I may be getting a little ahead of myself, but I'm drawing up a list of things I'm going to buy once I find myself a job. Obviously somewhere to live would be top of the list, but I haven't been able to do a proper shopping spree in a while and it's all built up inside me like a volcano ready to erupt. I stood in front of a shop window yesterday eyeing up a pair of Vivienne Westwood shoes and could feel the slightest sensation of a tiny bit of saliva starting to ease it's way out of the corner of my mouth. My eyes glazed over and I felt almost the same sensation I get when I look into Mr Z's dreamy blue eyes. Don't tell him I said that though.....
I'm also looking at tattoo designs as I feel it's about time I mutilated my body again, for the sake of art of course. I have two Chinese symbols on my shoulder which mean Luck and Prosperity. At least that's what I believe they're meant to say. For all I know I could have number 12 and number 9 of the local Chinese takeaway menu on my fricking back. They look good anyway, regardless of whether they say Luck - or Crispy Won Ton. I've picked out a few designs which I shall be sharing with my man and my closest friends, as they're the only opinions that count. Mind you, if I find a design I really like but they think it looks stupid I'll listen to their reasoning - but get it done anyway. Stubborn ass that I am.

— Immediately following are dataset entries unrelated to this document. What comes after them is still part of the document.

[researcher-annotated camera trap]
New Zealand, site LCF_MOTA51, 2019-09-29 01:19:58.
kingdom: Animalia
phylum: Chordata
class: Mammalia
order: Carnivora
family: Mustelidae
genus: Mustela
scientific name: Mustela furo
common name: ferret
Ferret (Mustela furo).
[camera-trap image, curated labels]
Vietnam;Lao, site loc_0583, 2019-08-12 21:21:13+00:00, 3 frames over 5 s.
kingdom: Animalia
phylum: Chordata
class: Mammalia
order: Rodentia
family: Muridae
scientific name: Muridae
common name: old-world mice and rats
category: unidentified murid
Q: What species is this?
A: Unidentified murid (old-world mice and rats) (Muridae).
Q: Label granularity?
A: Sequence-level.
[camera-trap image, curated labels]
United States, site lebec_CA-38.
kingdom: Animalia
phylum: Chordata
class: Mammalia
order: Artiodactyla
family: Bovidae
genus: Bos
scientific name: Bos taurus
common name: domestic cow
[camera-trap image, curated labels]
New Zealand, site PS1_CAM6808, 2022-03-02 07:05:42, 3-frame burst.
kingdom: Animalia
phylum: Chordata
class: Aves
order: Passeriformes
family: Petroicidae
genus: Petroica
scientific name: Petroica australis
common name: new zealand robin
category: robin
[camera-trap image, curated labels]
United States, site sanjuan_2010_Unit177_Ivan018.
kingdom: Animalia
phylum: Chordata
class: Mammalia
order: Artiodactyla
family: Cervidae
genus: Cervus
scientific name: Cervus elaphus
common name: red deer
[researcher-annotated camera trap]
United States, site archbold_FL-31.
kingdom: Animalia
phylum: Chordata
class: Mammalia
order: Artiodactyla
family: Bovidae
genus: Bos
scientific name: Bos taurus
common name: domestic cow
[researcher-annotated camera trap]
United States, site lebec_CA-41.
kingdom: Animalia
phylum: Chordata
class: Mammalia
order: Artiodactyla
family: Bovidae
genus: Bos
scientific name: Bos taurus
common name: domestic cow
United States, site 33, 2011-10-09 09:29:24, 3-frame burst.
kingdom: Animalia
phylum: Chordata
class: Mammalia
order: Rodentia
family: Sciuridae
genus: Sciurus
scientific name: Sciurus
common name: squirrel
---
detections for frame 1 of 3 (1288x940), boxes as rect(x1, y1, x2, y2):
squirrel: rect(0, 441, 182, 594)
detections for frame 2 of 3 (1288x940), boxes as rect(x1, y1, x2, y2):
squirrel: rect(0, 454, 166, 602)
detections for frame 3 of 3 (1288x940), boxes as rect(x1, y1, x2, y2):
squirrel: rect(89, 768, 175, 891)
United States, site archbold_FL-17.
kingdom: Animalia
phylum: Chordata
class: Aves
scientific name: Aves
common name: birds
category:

Mr Z is off to Brighton for a stag do this weekend. I'm keeping myself occupied, as the thought of a size zero, big titted stripper sticking her butt and jubblies in my boyfriends face is an image I'm finding hard to banish from my mind, much to my displeasure. The trust is there, but you know what us women are like - none of us like to see any other woman prettier or slimmer than us flaunting that very fact in front of an impressionable boyfriend! There's a slight concern he might be forever looking at us in a different light and thinking "I wish she had a butt like that pole dancer", or, "I wish my girlfriend could do that thing with a ping pong too...". I wouldn't give a guy a hard time about it, insecurities can fuck things up royally, but I'm looking forward to being distracted and not thinking about the weekend at all. Obviously I hope he has a good time, and I'm not stupid, I know what occurs at stag do's - I crashed one with a few mates a couple of years ago (coincidently, I will never ever drink Absinth. Ever.) - "When In Rome" and all that. I just don't want to hear the full details. What happens in Brighton stays in Brighton. Unless it includes cheating. Cheating should always be 'fessed up no matter what any magazine agony aunts might say! I trust Mr Z in that respect though, he knows my milkshake will bring him back to the yard. ( I can't quite carry off that statement can I...?).
The job interview went well yesterday and I should hear by tonight if I've got it or not. Several more in the pipeline, things looking up. All I can do is hope. In fact, that could be my tattoo. I think I'd better Google a nice Chinese symbol for "Hope". But maybe run it past the guys at my local takeaway first.